The AFI Catalog of Feature Films, long considered to be the world’s most comprehensive record of the first century of American cinema, is expanding its historical representation of the art form. As revealed in its very name, the AFI Catalog of Feature Films has focused its lens over the past 50 years on the significance of feature-length movies, overlooking decades of short films created by pioneering storytellers who were defining the medium, well before the first feature film ever flickered before an audience. BEHIND THE VEIL, named after the 1914 short film by the prolific director Lois Weber, presents AFI’s groundbreaking new inclusion of short films in the canon, paving the way for scholarship to shine a light on cinema’s true beginnings.
“AFI is well-positioned to prompt a new evolution in the way history is represented to the masses, and I am so glad that it is reconsidering short films as an art form alongside feature films in order to shine a light on filmmakers who are widely unknown.”
An Inclusive History
...In the beginning, short films
were the only films
AFI has added over 45,000 short films released from the dawn of the film industry to the advent of sound technology into the database, nearly doubling the AFI Catalog’s exhaustive documentation of feature films and rectifying a preference in film scholarship that has long favored feature-length titles.
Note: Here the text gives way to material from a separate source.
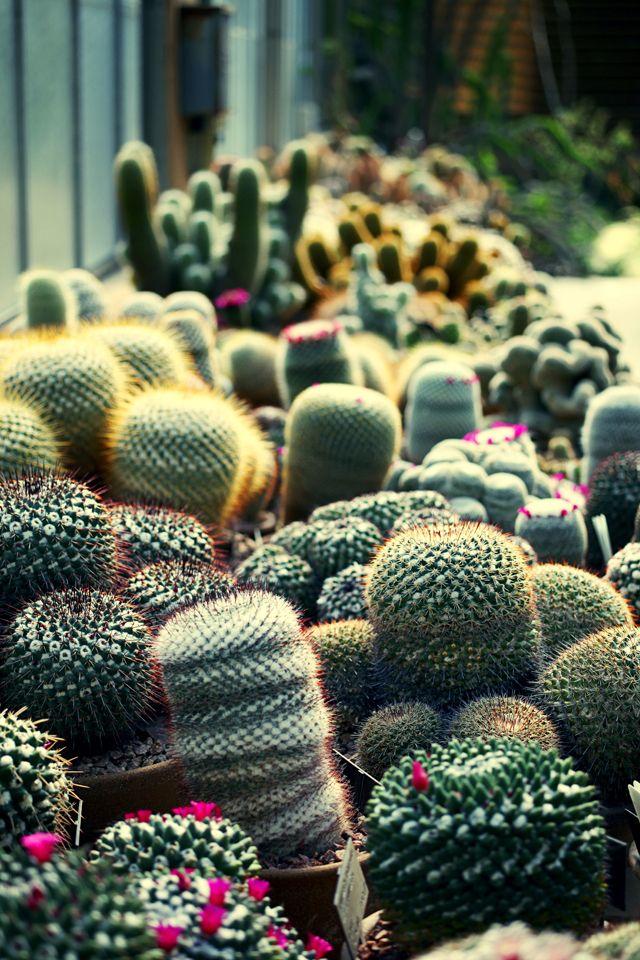 cacti <3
With short films now positioned alongside features in the historical record, AFI unequivocally cements their creators and their content in film history, providing unique information to document their significant impact on our cultural heritage.
A FOOL AND HIS MONEY (1912)
Directed by Alice Guy Blaché
MATRIMONY’S SPEED LIMIT (1913)
Directed by Alice Guy Blaché
BEHIND THE VEIL reveals not only an untold chapter in cinema history, but also a “who’s who” that extends beyond the names and players commonly accepted to be among the art form’s pioneers – uncovering influential and imperative work from artists that have widely been relegated to the margins of history to date, particularly women and filmmakers of color.
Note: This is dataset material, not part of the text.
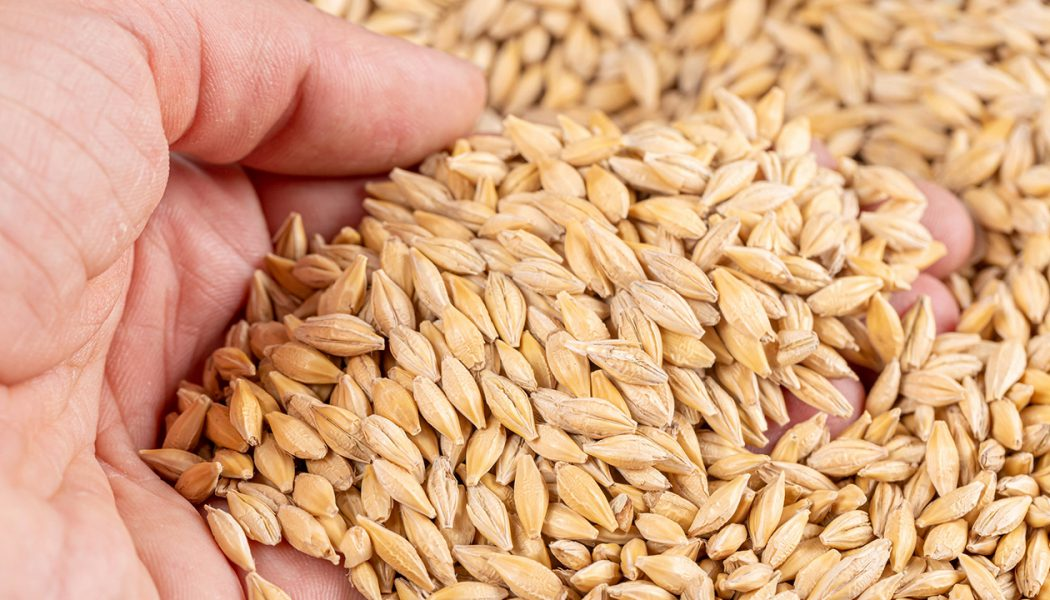 Whole Grain Vs Refined Grain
For the first time, step “behind the veil” of historical bias for a more complete, accurate and inclusive picture of America’s legacy...
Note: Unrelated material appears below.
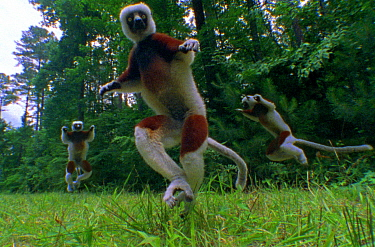 Coquerel's sifaka lemurs pogo across the for (Resolution restriction, image digitised from film, 'Weird Nature' tv series)  -  JDP/ npl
FURTHER ADVENTURES OF A GIRL SPY (1910)
Directed by Sidney Olcott. Written by Gene Gauntier.
Promoting Scholarship and
Interest in Short Films
While there is scholarly debate surrounding the identification of the first feature film, with mentions of FROM THE MANGER TO THE CROSS (1912) and RICHARD III (1912) , it is widely believed that the era of feature filmmaking was ushered in around 1914, with THE SQUAW MAN and Lois Weber’s adaptation of THE MERCHANT OF VENICE as examples, and later in 1915, with THE BIRTH OF A NATION. These pictures, among many others, demonstrated there was a market for longer running storylines, but short films continued to be an indispensable aspect of the movie-going experience. Due to relatively inexpensive production costs compared to feature filmmaking, working in short film was markedly different from the film industry we know today – a landscape less burdened by budgetary concern and not yet dominated by studios. This meant, ostensibly, that the opportunity existed for anyone with the will and the vision to share their stories – resulting in not only an era of unconstrained innovation, but also of representation among marginalized groups that would be unprecedented in later periods.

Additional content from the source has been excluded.